#### What you will do:
Only the pictures are to be dropped; return all other data below exactly.

#### Dataset section:
/---
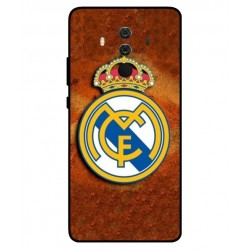 Durable Real Madrid Cover For Huawei Mate 10 Porsche Design
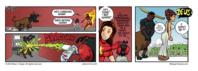 comic-2013-02-19-enter-Oliver-two.jpg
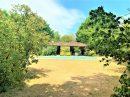 Maison Nérac  350 m² 12 pièces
\---
#### Your response:
 Durable Real Madrid Cover For Huawei Mate 10 Porsche Design
 comic-2013-02-19-enter-Oliver-two.jpg
 Maison Nérac  350 m² 12 pièces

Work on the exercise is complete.